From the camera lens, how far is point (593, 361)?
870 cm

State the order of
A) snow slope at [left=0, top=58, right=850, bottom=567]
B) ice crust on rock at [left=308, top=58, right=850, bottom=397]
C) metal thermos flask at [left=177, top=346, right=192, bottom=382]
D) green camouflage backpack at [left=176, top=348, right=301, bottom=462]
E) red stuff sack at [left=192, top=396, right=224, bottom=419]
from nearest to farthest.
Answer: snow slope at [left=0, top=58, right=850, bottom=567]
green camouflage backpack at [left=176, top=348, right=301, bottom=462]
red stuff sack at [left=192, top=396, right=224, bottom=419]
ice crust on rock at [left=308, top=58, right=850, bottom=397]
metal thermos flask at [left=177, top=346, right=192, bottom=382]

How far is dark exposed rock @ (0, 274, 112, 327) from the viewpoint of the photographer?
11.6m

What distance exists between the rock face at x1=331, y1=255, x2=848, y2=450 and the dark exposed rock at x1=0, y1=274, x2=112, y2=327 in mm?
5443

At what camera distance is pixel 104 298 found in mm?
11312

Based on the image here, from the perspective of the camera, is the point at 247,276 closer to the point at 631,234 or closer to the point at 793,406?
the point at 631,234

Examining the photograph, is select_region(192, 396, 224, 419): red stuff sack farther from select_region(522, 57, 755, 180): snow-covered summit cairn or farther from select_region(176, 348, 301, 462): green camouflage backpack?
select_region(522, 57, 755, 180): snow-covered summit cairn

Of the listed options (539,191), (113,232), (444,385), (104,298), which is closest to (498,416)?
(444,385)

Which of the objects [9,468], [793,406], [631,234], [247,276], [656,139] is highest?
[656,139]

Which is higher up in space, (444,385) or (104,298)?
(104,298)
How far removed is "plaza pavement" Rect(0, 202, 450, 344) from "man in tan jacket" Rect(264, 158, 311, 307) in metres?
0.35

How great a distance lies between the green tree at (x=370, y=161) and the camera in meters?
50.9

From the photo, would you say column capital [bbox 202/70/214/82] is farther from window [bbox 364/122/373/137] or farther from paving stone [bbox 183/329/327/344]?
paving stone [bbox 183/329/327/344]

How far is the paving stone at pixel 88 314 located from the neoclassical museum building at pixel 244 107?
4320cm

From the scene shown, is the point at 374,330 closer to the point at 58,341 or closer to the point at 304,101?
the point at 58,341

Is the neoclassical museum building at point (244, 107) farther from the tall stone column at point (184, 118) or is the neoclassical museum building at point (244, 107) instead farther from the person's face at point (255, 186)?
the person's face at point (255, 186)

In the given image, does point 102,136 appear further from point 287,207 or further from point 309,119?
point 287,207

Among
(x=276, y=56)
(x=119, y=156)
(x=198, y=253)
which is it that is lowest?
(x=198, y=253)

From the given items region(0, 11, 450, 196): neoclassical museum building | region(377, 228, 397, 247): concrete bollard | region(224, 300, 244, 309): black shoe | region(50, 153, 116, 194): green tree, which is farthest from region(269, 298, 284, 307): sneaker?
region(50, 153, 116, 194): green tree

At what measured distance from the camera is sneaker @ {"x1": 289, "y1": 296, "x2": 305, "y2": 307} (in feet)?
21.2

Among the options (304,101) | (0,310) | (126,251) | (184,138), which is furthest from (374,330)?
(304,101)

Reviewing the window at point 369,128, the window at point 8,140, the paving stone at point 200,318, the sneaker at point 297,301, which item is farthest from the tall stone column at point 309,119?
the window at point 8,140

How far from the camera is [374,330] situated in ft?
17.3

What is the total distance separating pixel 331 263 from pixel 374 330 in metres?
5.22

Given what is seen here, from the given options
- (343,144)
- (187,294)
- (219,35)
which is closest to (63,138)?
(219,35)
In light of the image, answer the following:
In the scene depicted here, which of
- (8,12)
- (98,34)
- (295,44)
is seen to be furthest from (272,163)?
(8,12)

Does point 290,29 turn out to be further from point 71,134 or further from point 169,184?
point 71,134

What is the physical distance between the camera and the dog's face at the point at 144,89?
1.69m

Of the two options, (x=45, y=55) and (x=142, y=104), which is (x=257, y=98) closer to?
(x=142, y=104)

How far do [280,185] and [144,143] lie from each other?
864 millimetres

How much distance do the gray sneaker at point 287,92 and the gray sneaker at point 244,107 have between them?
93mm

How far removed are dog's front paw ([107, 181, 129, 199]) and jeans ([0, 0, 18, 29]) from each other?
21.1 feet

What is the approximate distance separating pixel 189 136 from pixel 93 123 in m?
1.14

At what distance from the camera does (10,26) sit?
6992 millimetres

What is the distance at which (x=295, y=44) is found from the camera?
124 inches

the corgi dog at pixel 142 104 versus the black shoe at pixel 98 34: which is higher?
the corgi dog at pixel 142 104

• • • • •

Goal of the exercise: Turn the records in the part that opens with the line containing "Does point 290,29" and closes with the line containing "864 millimetres", both of those lines included, into a two-column CSV with the header text,answer. Give one row per record, put each field in double quotes, and replace any line breaks with spaces.

Exercise answer:
text,answer
"Does point 290,29 turn out to be further from point 71,134 or further from point 169,184?","point 71,134"
"What is the physical distance between the camera and the dog's face at the point at 144,89?","1.69m"
"Of the two options, (x=45, y=55) and (x=142, y=104), which is (x=257, y=98) closer to?","(x=142, y=104)"
"How far do [280,185] and [144,143] lie from each other?","864 millimetres"